Changement du lieu d’implantation des juridictions : 8 ans par mesure d’administration judiciaire

Le 7 mars 2024 le Comité social d’action ministériel a examiné un décret visant à la modification de l’article R 121-4 du COJ.

Le projet de texte vise à permettre de modifier le siège d’une juridiction pendant une période de huit ans, par ordonnance du premier président après avis du procureur général. Vous avez bien lu : 8 ans, sans le moindre contrôle une telle ordonnance relevant des « mesures d’administration judiciaire » qui ne peuvent être contestées ni devant les juridictions judiciaires, ni devant les juridictions administratives.

Les représentants CFDT ont soutenu que ces dispositions étaient susceptibles de porter atteinte durablement à la qualité de vie des agents mais aussi aux textes qui garantissent l’inamovibilité des magistrats du siège et qui sont d’un rang bien plus élevé dans la hiérarchie des normes. Ces 8 ans pourront par ailleurs faire l’objet d’une prolongation par arrêté du garde des Sceaux ( !). Aucun document versé au CSA ne permet d’apprécier l’utilité d’une telle disposition.

Il n’est dressé aucun bilan des dispositions existantes ni aucun exposé des motifs précis de sorte qu’il est impossible d’apprécier ce qui motive effectivement une telle évolution.

La modification de l’article R 121-4 du Coj tel que proposée renforce considérablement les pouvoirs de l’administration pour modifier les conditions d’accueil des justiciables et les conditions de travail des personnels sans pourvoir à des garanties nouvelles et adaptées pour l’exercice de ces prérogatives.

Une fois encore nous assistons à l’édiction de nouvelles dispositions qui renforcent les pouvoirs coercitifs donnés à l’administration pour assurer la continuité des services au détriment du droit des personnels !

CE, 16 févier 2024, 467367, mentionné aux tables : le Conseil d’Etat rappelle la faiblesse des garanties statutaires offertes aux magistrats du siège.

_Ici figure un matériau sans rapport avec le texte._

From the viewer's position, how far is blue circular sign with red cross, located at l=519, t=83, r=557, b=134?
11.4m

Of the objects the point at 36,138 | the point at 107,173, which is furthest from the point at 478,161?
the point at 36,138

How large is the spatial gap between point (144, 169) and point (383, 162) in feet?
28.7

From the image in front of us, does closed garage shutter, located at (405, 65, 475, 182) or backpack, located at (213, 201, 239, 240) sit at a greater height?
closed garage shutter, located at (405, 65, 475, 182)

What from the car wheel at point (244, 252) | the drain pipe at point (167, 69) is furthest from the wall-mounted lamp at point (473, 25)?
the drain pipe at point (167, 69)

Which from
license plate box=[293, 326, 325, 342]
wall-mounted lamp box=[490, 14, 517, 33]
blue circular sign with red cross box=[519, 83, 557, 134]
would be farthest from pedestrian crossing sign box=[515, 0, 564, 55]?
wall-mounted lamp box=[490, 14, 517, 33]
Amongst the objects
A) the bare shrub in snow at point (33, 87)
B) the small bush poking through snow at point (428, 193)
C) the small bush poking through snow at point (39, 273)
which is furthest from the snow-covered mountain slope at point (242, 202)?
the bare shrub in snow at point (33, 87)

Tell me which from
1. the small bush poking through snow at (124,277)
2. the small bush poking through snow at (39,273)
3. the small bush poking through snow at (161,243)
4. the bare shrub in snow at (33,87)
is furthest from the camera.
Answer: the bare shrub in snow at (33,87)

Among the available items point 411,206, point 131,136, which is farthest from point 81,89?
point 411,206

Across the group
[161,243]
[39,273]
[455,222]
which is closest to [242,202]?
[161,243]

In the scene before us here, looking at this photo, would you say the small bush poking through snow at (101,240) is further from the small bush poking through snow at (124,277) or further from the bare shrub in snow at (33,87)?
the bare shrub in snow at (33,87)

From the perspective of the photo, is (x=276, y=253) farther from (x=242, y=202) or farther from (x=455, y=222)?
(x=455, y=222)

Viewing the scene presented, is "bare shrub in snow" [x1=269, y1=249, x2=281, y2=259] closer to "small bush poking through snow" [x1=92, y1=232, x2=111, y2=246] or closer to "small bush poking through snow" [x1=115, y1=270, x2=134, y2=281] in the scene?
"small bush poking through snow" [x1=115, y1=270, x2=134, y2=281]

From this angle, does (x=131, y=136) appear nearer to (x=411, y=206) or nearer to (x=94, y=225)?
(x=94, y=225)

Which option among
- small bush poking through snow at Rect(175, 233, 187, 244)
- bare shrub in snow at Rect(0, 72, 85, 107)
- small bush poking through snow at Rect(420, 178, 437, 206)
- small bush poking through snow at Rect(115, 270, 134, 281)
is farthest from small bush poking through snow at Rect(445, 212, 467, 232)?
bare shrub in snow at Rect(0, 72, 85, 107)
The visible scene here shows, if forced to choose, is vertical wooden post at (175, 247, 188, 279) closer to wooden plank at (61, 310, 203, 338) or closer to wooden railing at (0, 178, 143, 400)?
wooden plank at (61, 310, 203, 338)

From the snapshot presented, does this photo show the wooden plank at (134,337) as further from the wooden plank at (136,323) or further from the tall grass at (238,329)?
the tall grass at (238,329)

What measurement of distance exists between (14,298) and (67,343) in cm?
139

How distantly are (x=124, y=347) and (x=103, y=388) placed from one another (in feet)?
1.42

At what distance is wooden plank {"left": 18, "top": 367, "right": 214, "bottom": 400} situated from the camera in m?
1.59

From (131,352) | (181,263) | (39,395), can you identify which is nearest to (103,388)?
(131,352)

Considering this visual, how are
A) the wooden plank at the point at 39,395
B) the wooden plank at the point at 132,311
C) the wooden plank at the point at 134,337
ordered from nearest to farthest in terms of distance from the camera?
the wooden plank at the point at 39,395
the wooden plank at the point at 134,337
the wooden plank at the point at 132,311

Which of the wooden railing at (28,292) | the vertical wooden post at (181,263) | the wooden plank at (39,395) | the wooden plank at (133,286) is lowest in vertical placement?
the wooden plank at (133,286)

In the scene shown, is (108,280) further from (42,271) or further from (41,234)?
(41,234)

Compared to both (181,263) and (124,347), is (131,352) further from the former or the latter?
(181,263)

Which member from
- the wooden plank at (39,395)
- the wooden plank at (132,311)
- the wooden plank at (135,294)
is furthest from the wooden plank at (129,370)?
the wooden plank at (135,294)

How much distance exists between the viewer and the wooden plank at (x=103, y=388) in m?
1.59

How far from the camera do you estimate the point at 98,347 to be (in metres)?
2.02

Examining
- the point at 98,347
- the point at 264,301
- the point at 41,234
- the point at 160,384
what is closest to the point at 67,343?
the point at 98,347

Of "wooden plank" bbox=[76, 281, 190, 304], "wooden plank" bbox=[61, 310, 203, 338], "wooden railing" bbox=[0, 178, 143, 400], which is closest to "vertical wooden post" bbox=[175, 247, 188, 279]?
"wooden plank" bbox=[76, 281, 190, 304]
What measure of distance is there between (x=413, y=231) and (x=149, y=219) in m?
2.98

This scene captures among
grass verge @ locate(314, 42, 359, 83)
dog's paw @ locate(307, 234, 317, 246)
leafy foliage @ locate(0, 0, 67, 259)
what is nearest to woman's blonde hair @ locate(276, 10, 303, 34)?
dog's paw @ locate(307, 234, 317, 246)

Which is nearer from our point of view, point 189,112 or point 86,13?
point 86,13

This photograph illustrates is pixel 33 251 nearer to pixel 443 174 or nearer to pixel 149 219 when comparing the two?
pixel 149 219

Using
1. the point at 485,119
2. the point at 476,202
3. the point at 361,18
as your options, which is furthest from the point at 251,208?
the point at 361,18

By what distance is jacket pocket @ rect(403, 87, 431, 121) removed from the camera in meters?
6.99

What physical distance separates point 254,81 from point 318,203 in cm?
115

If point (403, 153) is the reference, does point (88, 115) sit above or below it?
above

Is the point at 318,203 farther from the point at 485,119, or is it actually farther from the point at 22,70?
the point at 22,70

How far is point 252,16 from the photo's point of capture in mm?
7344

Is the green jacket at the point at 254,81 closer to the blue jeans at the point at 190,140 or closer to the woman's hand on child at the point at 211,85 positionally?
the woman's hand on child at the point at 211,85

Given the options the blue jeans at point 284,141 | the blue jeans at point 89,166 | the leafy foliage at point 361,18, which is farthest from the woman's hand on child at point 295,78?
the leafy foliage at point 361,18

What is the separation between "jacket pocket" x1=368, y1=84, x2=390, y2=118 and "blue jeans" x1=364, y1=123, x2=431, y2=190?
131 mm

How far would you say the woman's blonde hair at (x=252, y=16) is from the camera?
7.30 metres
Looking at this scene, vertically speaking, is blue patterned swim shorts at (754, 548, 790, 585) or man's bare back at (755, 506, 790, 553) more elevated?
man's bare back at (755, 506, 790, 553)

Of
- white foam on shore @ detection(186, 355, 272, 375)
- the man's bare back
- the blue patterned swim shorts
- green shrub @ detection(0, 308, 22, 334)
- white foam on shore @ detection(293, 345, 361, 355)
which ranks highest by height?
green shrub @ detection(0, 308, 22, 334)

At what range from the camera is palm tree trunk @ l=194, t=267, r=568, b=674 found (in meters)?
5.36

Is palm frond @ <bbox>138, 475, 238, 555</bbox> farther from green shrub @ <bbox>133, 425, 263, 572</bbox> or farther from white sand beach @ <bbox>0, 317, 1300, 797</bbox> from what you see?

Le 16 février 2024 le Conseil d’Etat a rendu un arrêt rejetant un pourvoi déposé par un collègue contre une décision disciplinaire » du CSM « siège » du 7 juillet 2022. Il est impossible de prendre connaissance des griefs allégués contre le collègue au titre de la décision, celle-ci n’ayant pas été mise en ligne par le Conseil.

L’arrêt du Conseil d’Etat doit donc être pris avec beaucoup de prudence.

Un passage mérite cependant d’être souligné.

Le CSM est une « JAS », une juridiction disciplinaire spécialisée lorsqu’il statue à l’encontre des magistrats du siège (et un simple conseil lorsqu’il statue contre un magistrat du ministère public). Il n’existe aucune voie de recours ouverte contre les décisions de cette « JAS » si ce n’est le droit à un pourvoi en cassation (alors qu’un recours pour excès de pouvoir peut être intenté contre une décision disciplinaire du ministre).

La conséquence de cette absence de voie de recours fait que le magistrat doit présenter son pourvoi en fonction des cas d’ouverture du pourvoi, qui sont limités à 2 cas d’ouverture utiles (la question de l’incompétence étant exclue) :

La violation des règles de forme et de procédure

La violation de la règle de droit (erreur de droit et erreur de fait).

De cela il convient de déduire que le Conseil d’Etat ne sanctionne que les abus disciplinaires les plus criants.

Mais encore faut-il que le moyen ait été dans le débat !

Pour écarter un moyen allégué par le magistrat visant à caractériser l’existence d’une discrimination le concernant le Conseil d’Etat relève que le moyen est nouveau en cassation et donc inopérant.

Autrement dit, non seulement les cas d’ouverture sont limités, mais en plus il convient de mettre tous les moyens de droit dans le débat devant le CSM sous peine de perdre un moyen de cassation.

Le pouvoir exécutif, autorité de saisine du CSM (et d’inspection du corps judiciaire) peut donc dormir sur ses deux oreilles : ce n’est pas demain que la haute juridiction administrative constituera une voie de recours de plein exercice contre les décisions disciplinaires du CSM lorsqu’il examine les griefs allégués contre un magistrat du siège.